Records of questions about scenes
####

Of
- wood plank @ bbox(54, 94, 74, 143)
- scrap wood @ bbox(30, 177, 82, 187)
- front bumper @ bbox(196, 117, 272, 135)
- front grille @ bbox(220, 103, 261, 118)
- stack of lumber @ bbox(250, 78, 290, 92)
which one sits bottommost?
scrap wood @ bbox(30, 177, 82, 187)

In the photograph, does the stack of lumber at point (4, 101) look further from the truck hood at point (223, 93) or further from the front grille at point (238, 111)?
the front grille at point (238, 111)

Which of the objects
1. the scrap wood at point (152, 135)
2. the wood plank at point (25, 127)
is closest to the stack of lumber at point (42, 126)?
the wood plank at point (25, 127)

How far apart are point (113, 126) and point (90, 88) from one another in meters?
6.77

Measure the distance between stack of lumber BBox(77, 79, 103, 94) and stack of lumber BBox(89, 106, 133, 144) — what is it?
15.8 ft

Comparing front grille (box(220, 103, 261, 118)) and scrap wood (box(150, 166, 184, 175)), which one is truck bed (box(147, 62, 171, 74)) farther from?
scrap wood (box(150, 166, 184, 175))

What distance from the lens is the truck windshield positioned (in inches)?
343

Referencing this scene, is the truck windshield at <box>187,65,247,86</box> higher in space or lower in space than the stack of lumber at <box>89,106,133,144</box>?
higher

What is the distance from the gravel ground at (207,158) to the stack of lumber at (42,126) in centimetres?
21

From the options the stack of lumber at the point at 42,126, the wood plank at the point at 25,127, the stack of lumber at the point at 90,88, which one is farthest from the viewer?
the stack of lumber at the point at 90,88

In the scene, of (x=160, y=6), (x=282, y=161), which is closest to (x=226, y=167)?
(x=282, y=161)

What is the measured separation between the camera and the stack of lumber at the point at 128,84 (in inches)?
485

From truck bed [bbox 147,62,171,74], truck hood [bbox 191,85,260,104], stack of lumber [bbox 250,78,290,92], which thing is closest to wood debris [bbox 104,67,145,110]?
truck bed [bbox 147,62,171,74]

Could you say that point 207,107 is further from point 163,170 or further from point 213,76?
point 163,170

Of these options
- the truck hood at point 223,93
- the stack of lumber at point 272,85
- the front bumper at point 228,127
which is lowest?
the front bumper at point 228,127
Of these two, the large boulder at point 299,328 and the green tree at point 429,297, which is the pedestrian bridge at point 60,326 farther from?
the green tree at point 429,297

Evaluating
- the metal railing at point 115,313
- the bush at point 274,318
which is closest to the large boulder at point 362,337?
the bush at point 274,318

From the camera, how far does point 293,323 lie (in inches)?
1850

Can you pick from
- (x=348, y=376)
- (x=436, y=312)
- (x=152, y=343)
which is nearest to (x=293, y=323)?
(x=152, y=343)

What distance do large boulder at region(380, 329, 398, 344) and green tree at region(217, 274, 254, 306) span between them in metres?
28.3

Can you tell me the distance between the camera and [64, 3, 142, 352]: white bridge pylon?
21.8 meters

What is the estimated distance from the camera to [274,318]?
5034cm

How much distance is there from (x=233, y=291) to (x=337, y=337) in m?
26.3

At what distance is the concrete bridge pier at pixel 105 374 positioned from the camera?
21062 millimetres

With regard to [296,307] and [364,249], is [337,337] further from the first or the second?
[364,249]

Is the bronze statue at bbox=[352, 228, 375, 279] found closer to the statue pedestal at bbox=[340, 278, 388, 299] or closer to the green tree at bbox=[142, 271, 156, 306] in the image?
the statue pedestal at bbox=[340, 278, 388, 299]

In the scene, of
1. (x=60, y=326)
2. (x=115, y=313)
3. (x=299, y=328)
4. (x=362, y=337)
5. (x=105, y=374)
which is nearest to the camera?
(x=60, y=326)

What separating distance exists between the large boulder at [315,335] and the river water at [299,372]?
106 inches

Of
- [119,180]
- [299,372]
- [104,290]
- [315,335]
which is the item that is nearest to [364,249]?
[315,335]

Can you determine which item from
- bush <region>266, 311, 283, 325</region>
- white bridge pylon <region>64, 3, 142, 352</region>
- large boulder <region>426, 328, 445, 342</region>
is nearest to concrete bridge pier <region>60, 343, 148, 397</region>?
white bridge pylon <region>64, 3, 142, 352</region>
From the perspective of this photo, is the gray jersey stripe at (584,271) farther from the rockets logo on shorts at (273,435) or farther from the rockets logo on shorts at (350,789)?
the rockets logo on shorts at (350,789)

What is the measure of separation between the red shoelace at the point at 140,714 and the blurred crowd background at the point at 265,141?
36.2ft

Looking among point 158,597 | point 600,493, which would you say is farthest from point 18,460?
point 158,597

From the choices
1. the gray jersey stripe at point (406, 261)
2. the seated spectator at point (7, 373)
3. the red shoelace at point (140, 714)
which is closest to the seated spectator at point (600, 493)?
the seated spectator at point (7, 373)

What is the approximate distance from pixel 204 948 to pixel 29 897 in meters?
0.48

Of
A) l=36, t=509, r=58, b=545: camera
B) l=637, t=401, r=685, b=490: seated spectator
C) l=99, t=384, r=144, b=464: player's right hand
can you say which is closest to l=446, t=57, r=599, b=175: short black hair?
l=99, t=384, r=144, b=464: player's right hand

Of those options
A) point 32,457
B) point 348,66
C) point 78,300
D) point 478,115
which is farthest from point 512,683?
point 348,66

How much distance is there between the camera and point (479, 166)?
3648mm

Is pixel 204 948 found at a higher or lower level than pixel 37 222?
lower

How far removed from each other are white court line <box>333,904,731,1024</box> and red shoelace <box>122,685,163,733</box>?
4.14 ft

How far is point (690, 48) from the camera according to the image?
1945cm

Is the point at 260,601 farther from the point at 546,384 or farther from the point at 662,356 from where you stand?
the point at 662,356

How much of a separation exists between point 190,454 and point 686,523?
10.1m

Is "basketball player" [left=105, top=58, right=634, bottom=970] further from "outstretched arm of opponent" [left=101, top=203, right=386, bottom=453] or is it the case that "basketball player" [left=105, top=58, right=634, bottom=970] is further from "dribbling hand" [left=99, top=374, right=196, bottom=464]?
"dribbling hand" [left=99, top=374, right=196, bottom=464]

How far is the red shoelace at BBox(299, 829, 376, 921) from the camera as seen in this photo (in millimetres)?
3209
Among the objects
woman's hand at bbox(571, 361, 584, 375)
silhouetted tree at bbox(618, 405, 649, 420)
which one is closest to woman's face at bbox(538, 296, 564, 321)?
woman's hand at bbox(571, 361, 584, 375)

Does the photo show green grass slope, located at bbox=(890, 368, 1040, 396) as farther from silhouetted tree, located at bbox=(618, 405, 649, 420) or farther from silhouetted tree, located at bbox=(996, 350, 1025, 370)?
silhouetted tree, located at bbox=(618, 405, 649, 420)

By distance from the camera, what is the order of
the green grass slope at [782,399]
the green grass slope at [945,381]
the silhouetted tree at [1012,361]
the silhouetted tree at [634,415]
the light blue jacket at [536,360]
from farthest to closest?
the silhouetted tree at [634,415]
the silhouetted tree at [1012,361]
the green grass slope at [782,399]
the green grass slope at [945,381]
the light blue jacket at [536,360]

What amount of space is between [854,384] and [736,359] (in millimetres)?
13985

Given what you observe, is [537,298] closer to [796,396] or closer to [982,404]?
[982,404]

####

→ The request: Copy every one of the rows above word for word, leaving nothing out and changing nothing.

→ Worked answer:
Of
- wood plank @ bbox(54, 94, 74, 143)
- scrap wood @ bbox(30, 177, 82, 187)
- front bumper @ bbox(196, 117, 272, 135)
- front grille @ bbox(220, 103, 261, 118)
- stack of lumber @ bbox(250, 78, 290, 92)
which one sits bottommost?
scrap wood @ bbox(30, 177, 82, 187)

In the photograph, does the stack of lumber at point (4, 101) look further from the truck hood at point (223, 93) or further from the front grille at point (238, 111)?
the front grille at point (238, 111)

Which of the objects
1. the scrap wood at point (152, 135)
2. the wood plank at point (25, 127)
is closest to the stack of lumber at point (42, 126)?
the wood plank at point (25, 127)

How far apart are point (113, 126) and point (90, 88) from one another in meters?
6.77

Measure the distance between stack of lumber BBox(77, 79, 103, 94) and stack of lumber BBox(89, 106, 133, 144) — what is it?
15.8 ft

Comparing front grille (box(220, 103, 261, 118)) and scrap wood (box(150, 166, 184, 175)), which one is truck bed (box(147, 62, 171, 74)) farther from?
scrap wood (box(150, 166, 184, 175))

What distance from the lens is the truck windshield positioned (in inches)?
343

Referencing this scene, is the truck windshield at <box>187,65,247,86</box> higher in space or lower in space than the stack of lumber at <box>89,106,133,144</box>?
higher

What is the distance from the gravel ground at (207,158) to the stack of lumber at (42,126) in centimetres?
21

From the options the stack of lumber at the point at 42,126, the wood plank at the point at 25,127, the stack of lumber at the point at 90,88, which one is farthest from the viewer?
the stack of lumber at the point at 90,88

In the scene, of (x=160, y=6), (x=282, y=161), which is closest to (x=226, y=167)?
(x=282, y=161)

What is the measured separation between the camera and the stack of lumber at the point at 128,84 (in inches)?
485

From truck bed [bbox 147,62,171,74], truck hood [bbox 191,85,260,104], stack of lumber [bbox 250,78,290,92], which thing is closest to wood debris [bbox 104,67,145,110]?
truck bed [bbox 147,62,171,74]

Could you say that point 207,107 is further from point 163,170 or further from point 213,76?
point 163,170

Of these options
- the truck hood at point 223,93
- the stack of lumber at point 272,85
- the front bumper at point 228,127
which is lowest?
the front bumper at point 228,127
Of these two, the large boulder at point 299,328 and the green tree at point 429,297, which is the pedestrian bridge at point 60,326 farther from?
the green tree at point 429,297

Evaluating
- the metal railing at point 115,313
- the bush at point 274,318
which is closest to the large boulder at point 362,337?
the bush at point 274,318

From the camera, how far does point 293,323 lie (in inches)?
1850

Can you pick from
- (x=348, y=376)
- (x=436, y=312)
- (x=152, y=343)
which is nearest to (x=293, y=323)?
(x=152, y=343)

What distance do large boulder at region(380, 329, 398, 344) and green tree at region(217, 274, 254, 306) span between them in metres?
28.3

Can you tell me the distance between the camera and [64, 3, 142, 352]: white bridge pylon?
21.8 meters

What is the estimated distance from the camera to [274,318]?
5034cm

How much distance is there from (x=233, y=291) to (x=337, y=337) in m?
26.3

At what distance is the concrete bridge pier at pixel 105 374 positioned from the camera?
21062 millimetres

With regard to [296,307] and [364,249], is [337,337] further from the first or the second?
[364,249]

Is the bronze statue at bbox=[352, 228, 375, 279] found closer to the statue pedestal at bbox=[340, 278, 388, 299] or closer to the green tree at bbox=[142, 271, 156, 306] in the image?
the statue pedestal at bbox=[340, 278, 388, 299]

In the scene, of
1. (x=60, y=326)
2. (x=115, y=313)
3. (x=299, y=328)
4. (x=362, y=337)
5. (x=105, y=374)
which is nearest to the camera?
(x=60, y=326)

What separating distance exists between the large boulder at [315,335] and the river water at [299,372]?
106 inches

Of
- [119,180]
- [299,372]
- [104,290]
- [315,335]
which is the item that is nearest to [364,249]?
[315,335]

Can you determine which item from
- bush <region>266, 311, 283, 325</region>
- white bridge pylon <region>64, 3, 142, 352</region>
- large boulder <region>426, 328, 445, 342</region>
is nearest to concrete bridge pier <region>60, 343, 148, 397</region>?
white bridge pylon <region>64, 3, 142, 352</region>
From the perspective of this photo, is the gray jersey stripe at (584,271) farther from the rockets logo on shorts at (273,435) or farther from the rockets logo on shorts at (350,789)?
the rockets logo on shorts at (350,789)

What is the measure of separation between the red shoelace at the point at 140,714 and the blurred crowd background at the point at 265,141?
36.2ft

Looking among point 158,597 | point 600,493, which would you say is farthest from point 18,460?
point 158,597

From the choices
1. the gray jersey stripe at point (406, 261)
2. the seated spectator at point (7, 373)
3. the red shoelace at point (140, 714)
which is closest to the seated spectator at point (600, 493)?
the seated spectator at point (7, 373)

What is the approximate distance from pixel 204 948 to pixel 29 897 in meters?
0.48

Of
A) l=36, t=509, r=58, b=545: camera
B) l=637, t=401, r=685, b=490: seated spectator
C) l=99, t=384, r=144, b=464: player's right hand
can you say which is closest to l=446, t=57, r=599, b=175: short black hair?
l=99, t=384, r=144, b=464: player's right hand

Of those options
A) point 32,457
B) point 348,66
C) point 78,300
D) point 478,115
which is farthest from point 512,683?
point 348,66

How much distance is there between the camera and point (479, 166)?
3648mm

Is pixel 204 948 found at a higher or lower level than pixel 37 222?
lower

How far removed from each other are white court line <box>333,904,731,1024</box> and red shoelace <box>122,685,163,733</box>?
4.14 ft

How far is point (690, 48) from the camera according to the image?
1945cm

Is the point at 260,601 farther from the point at 546,384 or farther from the point at 662,356 from where you stand?
the point at 662,356

How much of a separation exists between point 190,454 and point 686,523?
10.1m

Is "basketball player" [left=105, top=58, right=634, bottom=970] further from "outstretched arm of opponent" [left=101, top=203, right=386, bottom=453] or is it the case that "basketball player" [left=105, top=58, right=634, bottom=970] is further from "dribbling hand" [left=99, top=374, right=196, bottom=464]?
"dribbling hand" [left=99, top=374, right=196, bottom=464]

How far is the red shoelace at BBox(299, 829, 376, 921) from the camera as seen in this photo (in millimetres)?
3209
Among the objects
woman's hand at bbox(571, 361, 584, 375)
silhouetted tree at bbox(618, 405, 649, 420)
which one is closest to woman's face at bbox(538, 296, 564, 321)?
woman's hand at bbox(571, 361, 584, 375)

Does the photo show green grass slope, located at bbox=(890, 368, 1040, 396) as farther from silhouetted tree, located at bbox=(618, 405, 649, 420) or farther from silhouetted tree, located at bbox=(996, 350, 1025, 370)?
silhouetted tree, located at bbox=(618, 405, 649, 420)

By distance from the camera, what is the order of
the green grass slope at [782,399]
the green grass slope at [945,381]
the silhouetted tree at [1012,361]
the silhouetted tree at [634,415]
the light blue jacket at [536,360]
from farthest to closest?
the silhouetted tree at [634,415]
the silhouetted tree at [1012,361]
the green grass slope at [782,399]
the green grass slope at [945,381]
the light blue jacket at [536,360]

What amount of space is between [854,384] and [736,359] (in millimetres)?
13985

Given what you observe, is [537,298] closer to [796,396] or closer to [982,404]?
[982,404]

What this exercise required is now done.